Джошуа Коэн – Нетаньяху. Отчет о второстепенном и в конечном счете неважном событии из жизни очень известной семьи (страница 7)
В то время, о котором я рассказываю, — между разговором с доктором Морсом в начале осеннего семестра, в сентябре 1959-го, и приездом доктора Нетаньяху в начале весеннего семестра, в январе 1960-го, — если бы вы остановили меня на улице и спросили, как у меня дела, я ответил бы: замечательно, я похвастался бы, что Эдит пытается реформировать библиотечную систему классификации, похвалился бы отметками Джуди и количеством баллов, полученных ею за тест на проверку академических способностей, ее перспективами поступить в колледж; пожалуй, я даже обмолвился бы о том, с каким удовольствием занимаюсь разысканиями по истории налогообложения и учу студентов.
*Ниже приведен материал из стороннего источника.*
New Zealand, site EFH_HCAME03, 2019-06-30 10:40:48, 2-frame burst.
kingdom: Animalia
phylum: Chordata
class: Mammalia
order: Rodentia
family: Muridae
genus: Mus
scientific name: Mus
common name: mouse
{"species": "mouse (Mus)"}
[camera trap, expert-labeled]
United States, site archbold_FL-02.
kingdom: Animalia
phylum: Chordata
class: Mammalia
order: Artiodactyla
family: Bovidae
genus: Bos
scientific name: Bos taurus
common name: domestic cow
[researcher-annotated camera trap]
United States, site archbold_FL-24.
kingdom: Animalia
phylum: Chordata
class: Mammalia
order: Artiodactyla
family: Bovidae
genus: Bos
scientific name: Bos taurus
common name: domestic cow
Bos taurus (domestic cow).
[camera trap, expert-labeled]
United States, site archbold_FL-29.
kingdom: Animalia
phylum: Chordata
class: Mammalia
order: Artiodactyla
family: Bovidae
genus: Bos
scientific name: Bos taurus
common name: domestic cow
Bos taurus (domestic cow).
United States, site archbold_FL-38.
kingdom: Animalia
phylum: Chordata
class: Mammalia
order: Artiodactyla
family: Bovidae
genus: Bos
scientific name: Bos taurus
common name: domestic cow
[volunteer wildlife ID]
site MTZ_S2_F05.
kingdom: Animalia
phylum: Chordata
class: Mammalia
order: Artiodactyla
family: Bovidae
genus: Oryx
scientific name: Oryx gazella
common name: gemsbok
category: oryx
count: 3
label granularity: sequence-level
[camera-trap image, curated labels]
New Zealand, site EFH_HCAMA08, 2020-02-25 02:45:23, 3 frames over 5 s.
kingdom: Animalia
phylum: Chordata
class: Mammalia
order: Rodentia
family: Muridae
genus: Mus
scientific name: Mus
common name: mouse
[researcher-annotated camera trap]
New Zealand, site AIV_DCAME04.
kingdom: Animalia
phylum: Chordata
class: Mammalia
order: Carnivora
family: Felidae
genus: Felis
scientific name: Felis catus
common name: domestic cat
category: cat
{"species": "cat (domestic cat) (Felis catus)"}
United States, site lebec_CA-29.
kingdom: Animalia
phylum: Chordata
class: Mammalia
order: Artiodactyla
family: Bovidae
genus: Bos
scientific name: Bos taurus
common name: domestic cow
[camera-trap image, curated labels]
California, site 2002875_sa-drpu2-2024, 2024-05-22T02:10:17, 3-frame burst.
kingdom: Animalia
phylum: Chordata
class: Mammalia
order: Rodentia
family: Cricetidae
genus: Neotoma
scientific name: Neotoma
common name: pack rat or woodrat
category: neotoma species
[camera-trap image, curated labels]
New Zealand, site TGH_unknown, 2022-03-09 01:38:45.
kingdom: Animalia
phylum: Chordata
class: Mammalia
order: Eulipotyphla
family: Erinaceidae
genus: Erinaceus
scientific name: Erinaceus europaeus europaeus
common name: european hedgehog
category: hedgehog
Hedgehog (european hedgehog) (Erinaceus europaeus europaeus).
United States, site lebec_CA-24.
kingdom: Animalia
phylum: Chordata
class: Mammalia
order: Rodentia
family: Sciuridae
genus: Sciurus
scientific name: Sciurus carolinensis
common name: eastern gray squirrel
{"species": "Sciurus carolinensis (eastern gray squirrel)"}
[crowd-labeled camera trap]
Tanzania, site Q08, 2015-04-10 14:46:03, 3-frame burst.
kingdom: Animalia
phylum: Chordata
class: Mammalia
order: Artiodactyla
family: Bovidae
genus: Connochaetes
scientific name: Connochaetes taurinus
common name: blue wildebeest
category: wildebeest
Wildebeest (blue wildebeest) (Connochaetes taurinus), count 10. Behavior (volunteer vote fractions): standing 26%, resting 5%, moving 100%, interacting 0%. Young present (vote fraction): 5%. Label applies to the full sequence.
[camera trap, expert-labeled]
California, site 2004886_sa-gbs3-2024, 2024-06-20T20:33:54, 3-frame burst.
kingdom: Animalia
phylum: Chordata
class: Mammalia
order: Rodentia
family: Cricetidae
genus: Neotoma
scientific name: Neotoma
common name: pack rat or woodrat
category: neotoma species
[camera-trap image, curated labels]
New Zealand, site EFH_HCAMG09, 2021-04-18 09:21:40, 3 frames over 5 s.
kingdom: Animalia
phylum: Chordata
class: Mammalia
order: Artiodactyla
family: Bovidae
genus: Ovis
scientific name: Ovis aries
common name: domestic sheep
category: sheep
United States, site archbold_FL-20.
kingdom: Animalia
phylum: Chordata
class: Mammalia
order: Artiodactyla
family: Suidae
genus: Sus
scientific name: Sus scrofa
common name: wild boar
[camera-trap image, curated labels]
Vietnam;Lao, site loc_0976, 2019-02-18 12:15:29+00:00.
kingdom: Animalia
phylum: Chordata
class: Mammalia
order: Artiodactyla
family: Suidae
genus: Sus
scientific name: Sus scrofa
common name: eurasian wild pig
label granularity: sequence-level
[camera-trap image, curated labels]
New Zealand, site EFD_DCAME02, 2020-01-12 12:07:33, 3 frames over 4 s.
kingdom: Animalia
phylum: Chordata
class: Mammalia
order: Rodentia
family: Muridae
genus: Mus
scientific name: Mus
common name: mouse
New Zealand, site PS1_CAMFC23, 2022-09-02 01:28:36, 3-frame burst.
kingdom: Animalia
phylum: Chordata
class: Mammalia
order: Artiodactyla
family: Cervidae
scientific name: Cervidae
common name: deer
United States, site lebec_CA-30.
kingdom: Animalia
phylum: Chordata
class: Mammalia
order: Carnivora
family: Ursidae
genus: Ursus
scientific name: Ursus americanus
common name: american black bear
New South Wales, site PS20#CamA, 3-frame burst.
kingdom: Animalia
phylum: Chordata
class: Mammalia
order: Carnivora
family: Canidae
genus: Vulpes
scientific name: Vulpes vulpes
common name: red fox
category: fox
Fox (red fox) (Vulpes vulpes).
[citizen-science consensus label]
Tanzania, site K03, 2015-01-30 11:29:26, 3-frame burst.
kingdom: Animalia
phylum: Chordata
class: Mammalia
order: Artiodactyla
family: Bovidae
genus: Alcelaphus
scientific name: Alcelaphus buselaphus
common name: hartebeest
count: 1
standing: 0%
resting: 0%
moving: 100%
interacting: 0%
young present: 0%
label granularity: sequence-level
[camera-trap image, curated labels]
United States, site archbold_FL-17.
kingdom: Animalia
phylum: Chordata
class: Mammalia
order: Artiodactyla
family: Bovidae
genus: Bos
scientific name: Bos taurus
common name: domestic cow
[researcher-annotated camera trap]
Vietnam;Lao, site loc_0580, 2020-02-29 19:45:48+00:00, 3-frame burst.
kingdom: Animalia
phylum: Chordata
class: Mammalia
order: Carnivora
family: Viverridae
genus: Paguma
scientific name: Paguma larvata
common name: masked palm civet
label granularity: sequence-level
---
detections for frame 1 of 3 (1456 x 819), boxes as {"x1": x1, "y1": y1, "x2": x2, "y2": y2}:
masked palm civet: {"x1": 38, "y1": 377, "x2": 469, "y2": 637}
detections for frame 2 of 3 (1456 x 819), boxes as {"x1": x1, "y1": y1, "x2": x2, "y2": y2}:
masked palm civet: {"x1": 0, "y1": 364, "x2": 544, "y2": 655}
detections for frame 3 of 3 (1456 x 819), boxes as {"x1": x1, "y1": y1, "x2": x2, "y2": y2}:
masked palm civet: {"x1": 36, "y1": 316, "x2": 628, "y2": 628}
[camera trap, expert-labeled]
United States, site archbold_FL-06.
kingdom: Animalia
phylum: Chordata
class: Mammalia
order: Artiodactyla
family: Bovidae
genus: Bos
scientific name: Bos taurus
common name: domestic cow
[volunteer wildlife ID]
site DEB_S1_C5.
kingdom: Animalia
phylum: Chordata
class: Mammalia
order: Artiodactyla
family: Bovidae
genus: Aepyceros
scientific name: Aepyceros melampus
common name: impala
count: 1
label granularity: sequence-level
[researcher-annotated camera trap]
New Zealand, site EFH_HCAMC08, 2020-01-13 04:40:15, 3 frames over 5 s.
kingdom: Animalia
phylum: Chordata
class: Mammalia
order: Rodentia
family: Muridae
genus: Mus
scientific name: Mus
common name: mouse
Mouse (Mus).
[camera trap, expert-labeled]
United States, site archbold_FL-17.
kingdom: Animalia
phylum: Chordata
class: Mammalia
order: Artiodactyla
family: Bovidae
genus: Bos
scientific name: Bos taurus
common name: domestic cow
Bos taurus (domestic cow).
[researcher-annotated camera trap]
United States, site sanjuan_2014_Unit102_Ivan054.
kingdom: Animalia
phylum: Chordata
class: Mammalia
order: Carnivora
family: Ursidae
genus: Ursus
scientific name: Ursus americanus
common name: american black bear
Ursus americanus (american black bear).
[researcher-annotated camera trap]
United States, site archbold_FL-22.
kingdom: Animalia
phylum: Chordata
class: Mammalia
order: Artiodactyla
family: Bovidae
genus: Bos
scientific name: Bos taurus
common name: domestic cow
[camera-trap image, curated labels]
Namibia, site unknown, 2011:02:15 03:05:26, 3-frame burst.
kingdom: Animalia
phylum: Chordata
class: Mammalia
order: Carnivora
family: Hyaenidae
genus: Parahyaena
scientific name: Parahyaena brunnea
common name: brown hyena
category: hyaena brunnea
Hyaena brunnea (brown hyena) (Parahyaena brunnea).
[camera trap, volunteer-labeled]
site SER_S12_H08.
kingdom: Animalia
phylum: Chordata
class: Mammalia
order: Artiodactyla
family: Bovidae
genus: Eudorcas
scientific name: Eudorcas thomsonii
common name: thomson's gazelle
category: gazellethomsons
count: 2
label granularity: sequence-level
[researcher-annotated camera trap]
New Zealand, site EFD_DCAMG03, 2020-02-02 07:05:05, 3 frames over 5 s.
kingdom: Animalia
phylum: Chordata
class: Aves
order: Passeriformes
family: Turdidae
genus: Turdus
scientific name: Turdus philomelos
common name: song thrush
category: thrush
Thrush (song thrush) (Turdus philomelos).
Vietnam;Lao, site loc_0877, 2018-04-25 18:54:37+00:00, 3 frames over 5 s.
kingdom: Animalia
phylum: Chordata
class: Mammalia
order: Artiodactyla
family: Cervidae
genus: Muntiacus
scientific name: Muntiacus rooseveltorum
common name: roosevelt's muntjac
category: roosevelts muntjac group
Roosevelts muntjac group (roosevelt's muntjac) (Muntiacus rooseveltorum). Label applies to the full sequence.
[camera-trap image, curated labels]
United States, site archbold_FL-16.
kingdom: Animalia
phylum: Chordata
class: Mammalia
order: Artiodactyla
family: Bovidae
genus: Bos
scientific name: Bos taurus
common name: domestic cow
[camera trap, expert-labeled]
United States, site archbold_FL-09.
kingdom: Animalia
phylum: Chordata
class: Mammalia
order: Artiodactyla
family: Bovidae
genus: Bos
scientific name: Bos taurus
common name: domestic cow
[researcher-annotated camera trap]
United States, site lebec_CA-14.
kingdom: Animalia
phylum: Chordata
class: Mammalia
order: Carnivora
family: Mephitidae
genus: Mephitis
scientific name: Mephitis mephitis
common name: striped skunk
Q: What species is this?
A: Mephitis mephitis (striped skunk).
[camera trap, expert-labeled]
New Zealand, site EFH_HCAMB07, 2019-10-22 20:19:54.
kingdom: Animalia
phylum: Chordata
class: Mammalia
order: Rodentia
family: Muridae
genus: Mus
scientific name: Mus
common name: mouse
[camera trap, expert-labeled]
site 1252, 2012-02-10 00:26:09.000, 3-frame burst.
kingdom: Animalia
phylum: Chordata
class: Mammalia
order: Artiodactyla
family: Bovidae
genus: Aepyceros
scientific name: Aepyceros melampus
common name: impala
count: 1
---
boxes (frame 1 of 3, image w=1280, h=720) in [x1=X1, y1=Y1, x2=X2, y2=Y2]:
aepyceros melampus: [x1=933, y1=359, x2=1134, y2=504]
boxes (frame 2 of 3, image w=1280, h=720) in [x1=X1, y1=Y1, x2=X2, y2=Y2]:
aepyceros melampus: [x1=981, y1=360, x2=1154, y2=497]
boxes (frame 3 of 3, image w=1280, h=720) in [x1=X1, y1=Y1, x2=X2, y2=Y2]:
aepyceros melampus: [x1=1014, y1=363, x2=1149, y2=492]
Осень в Корбиндейле — самое красивое время года. По мере того как листва краснела, рыжела, бурела, студенты следом за мною от Плимута (сентябрь) и английской Америки через революцию и конституцию (октябрь) перешли к федерализму (ноябрь), чтобы окончить путь у самых ворот Форт-Самтера[34] (декабрь). Начальный курс американской истории. После занятий я торопливо шагал по разломанным корневищами тротуарам Гамильтон, направо на Уолкотт, налево на Декстер, направо на Галлатин и оттуда на Эвергрин, к нашему красивому домику с остроконечной крышей: сумерки и прохлада теперь наступали раньше. Я распахивал дверь — запах жарящегося цыпленка. Эдит дорезала салат или уже заправляла его соусом. Стол был накрыт. Джуди наверху играла на флейте или рисовала свой профиль с помощью зеркала. Я переодевался в халат и клал дрова в камин. После ужина мы усаживались у очага, собирали головоломку, прерываясь лишь для того, чтобы порвать старые выпуски «Корбиндейльской газеты» («Пора собирать яблоки») и пухлые старые номера журнала «Нью-Йоркер» («Хрущев и Никсон встретились на кухне») и подбросить в уютное пламя.
Разумеется, подобный рассказ не удовлетворит ни одного историка — и неисторика, если он в здравом уме, да и вообще никого в здравом уме. Слишком уж он завиральный.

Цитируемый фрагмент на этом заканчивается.